Set account expiration dates (useful for temporary users or contractors):
sudo chage -E 2025-12-31 username
Limit shell access for service accounts:
sudo useradd -s /sbin/nologin serviceuser
This prevents direct logins while still allowing the account for background services.
Combining these settings with strong password policies gives you layered protection — exactly what good security is about.
Double-Check Your Setup
After creating users, always verify that everything’s configured as expected.
sudo passwd -S username # Check password status
sudo chage -l username # View password aging info
sudo id username # Confirm UID, GID, and groups
If the account is for limited use, consider disabling password logins entirely and switching to SSH key authentication for stronger, easier management.

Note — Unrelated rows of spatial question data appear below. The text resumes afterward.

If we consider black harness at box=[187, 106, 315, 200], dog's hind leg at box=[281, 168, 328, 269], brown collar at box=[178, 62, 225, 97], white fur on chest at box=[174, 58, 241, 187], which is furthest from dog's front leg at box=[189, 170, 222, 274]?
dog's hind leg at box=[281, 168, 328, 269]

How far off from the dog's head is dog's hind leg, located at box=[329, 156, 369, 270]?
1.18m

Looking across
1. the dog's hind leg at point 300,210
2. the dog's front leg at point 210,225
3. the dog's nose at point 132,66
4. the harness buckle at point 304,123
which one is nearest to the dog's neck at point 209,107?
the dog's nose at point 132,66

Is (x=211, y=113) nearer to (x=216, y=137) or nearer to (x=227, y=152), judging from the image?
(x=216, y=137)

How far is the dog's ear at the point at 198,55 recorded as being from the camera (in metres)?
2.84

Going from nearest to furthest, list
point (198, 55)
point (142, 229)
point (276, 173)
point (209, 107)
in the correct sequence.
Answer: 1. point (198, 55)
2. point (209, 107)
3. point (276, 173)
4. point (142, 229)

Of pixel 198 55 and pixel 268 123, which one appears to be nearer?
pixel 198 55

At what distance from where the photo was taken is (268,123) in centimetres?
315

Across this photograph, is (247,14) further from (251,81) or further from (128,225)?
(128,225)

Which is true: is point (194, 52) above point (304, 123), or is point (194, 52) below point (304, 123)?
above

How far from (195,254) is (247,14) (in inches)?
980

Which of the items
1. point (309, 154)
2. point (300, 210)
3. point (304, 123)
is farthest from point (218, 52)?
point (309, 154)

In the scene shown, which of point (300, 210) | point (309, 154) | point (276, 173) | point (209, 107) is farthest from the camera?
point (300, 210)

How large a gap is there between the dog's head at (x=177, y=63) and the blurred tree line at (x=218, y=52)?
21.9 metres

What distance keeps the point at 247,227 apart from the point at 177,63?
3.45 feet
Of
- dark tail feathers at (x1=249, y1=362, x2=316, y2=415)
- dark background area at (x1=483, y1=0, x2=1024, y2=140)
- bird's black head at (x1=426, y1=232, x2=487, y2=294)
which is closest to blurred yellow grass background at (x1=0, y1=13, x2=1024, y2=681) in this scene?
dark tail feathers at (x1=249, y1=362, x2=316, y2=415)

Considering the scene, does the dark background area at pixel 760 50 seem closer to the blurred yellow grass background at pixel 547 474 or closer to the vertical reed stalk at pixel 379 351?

Putting It All Together: A Secure Script
Here’s a complete Bash script combining everything:
#!/bin/bash
# 1. Ask for the username
read -p "Enter the new username: " NEW_USER
# 2. Generate a random password
NEW_PASS=$(tr -dc 'A-Za-z0-9!@#$%^&*' < /dev/urandom | head -c16)
# 3. Create the user
sudo useradd -m -s /bin/bash $NEW_USER
# 4. Set the password (plain text)
echo "$NEW_USER:$NEW_PASS" | sudo chpasswd
# OR use a pre-hashed password:
# echo "$NEW_USER:<hashed_password>" | sudo chpasswd -e
# 5. Expire the password to force a change
sudo chage -d 0 $NEW_USER
# 6. Display credentials
echo "---------------------------------------"
echo "User '$NEW_USER' has been created."
echo "Temporary Password: $NEW_PASS"
echo "The user will be required to change this password on their first login."
echo "---------------------------------------"
You’ve Got This
From interactive passwd to automated chpasswd and pre-hashed passwords with -e, you now have the full toolkit for secure Linux user management. Combine it with forced first-login changes, and your users—and systems—are much safer.